### Enunciado 1
Explique, em uma a três frases, por que o editorial sobre Mantega considera um erro cortar impostos de importação de forma arbitrária.
### Enunciado 2
Reproduza o trecho do editorial sobre Mantega que abre com as palavras que contêm "Primeiro ponto: o" e fecha com "desorganizar a economia.".

A ameaça de Mantega - EDITORIAL O ESTADÃO
O ministro da Fazenda, Guido Mantega, ameaça repetir erros bem conhecidos e muito custosos para combater as pressões inflacionárias as causadas pela alta do dólar. Se cumprir a, ameaça, ainda será preciso consertar estragos muito tempo depois de terminada a agitação nos mercados de câmbio. Os emergentes, segundo o ministro, passam por uma "minicrise", mas as consequências, afirmou, serão menos graves que as da crise europeia de 2011. O baixo ritmo de crescimento do Brasil nos últimos dois anos, acrescentou, foi um desdobramento desses problemas na Europa. Se ele pretendia tranquilizar os brasileiros, escolheu muito mal o recado. Às palavras de Mantega são novos motivos de inquietação para qualquer pessoa razoavelmente informada.
Primeiro ponto: o
governo, disse o ministro, poderá reduzir impostos de importação ou
adotar novas desonerações tributárias para limitar os efeitos
inflacionários da depreciação do real. Cortar de forma arbitrária
impostos de importação seria mais um passo para desorganizar a economia.
É preciso reduzir as barreiras comerciais, mas de forma planejada,
corno parte de uma política de integração no mercado global. O governo
já abusou da improvisação. Os resultados, a começar pela insegurança,
têm sido péssimos. A outra possibilidade - mais desonerações - também
seria um erro grave.
Nos últimos dois anos o
governo fracassou duplamente com as desonerações, Algumas, que foram
destinadas a estimular o crescimento, serviram essencialmente para
facilitar o consumo e a economia continuou estagnada e com baixo nível
de investimento. Outras foram concebidas, também de forma improvisada,
para conter a inflação. Esgotado o efeito, previsivelmente passageiro
dessas medidas, os aumentos de preços voltam a ganhar impulso. É um erro
grosseiro confundir redução de impostos com política
anti-inflacionária, especialmente em um país com gasto público
descontrolado e indiscutível excesso de demanda.
A agitação no mercado
cambial, mais intensa no Brasil que em muitos outros países, resulta em
parte de fatores internos. Há insegurança quanto às ações do governo e
incertezas geradas pela combinação de baixo crescimento, inflação alta
(mesmo sem o problema cambial) e piora das contas externas» Mais
sensatez e previsibilidade em Brasília poderia reduzir o nervosismo nos
mercados.

Entradas de dados extraídas:
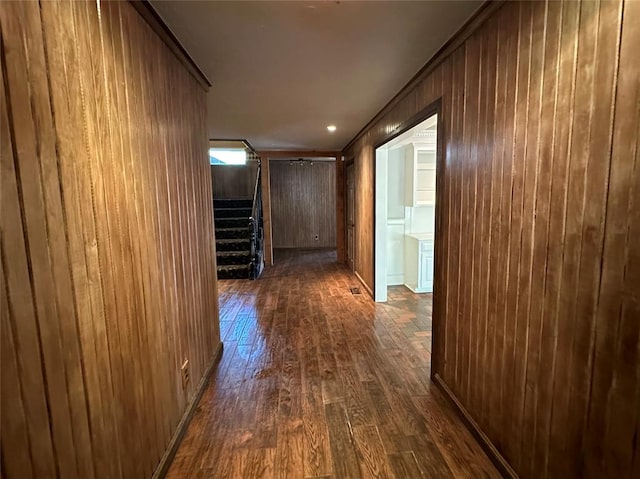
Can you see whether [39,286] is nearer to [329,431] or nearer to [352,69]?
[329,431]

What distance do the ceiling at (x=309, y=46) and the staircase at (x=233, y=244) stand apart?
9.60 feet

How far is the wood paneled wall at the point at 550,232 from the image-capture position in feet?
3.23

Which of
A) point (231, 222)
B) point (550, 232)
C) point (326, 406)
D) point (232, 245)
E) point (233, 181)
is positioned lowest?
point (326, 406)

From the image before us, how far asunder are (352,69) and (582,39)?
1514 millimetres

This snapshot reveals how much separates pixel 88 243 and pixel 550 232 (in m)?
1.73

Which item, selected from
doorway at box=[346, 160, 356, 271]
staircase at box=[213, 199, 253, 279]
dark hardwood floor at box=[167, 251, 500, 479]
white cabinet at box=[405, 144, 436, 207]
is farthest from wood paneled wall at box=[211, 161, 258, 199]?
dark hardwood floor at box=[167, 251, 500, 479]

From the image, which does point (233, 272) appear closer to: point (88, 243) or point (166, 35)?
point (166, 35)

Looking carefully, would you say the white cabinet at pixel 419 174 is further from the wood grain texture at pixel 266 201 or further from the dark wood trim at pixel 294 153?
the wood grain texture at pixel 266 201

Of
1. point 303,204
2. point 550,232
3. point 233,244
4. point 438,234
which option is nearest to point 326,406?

### Resolução completa 1
Para o editorial, um corte arbitrário nos impostos de importação seria mais um passo para desorganizar a economia. As barreiras comerciais devem ser reduzidas de forma planejada, como parte de uma política de integração no mercado global. O governo já abusou da improvisação, e os resultados têm sido péssimos, a começar pela insegurança.

### Resolução completa 2
Primeiro ponto: o
governo, disse o ministro, poderá reduzir impostos de importação ou
adotar novas desonerações tributárias para limitar os efeitos
inflacionários da depreciação do real. Cortar de forma arbitrária
impostos de importação seria mais um passo para desorganizar a economia.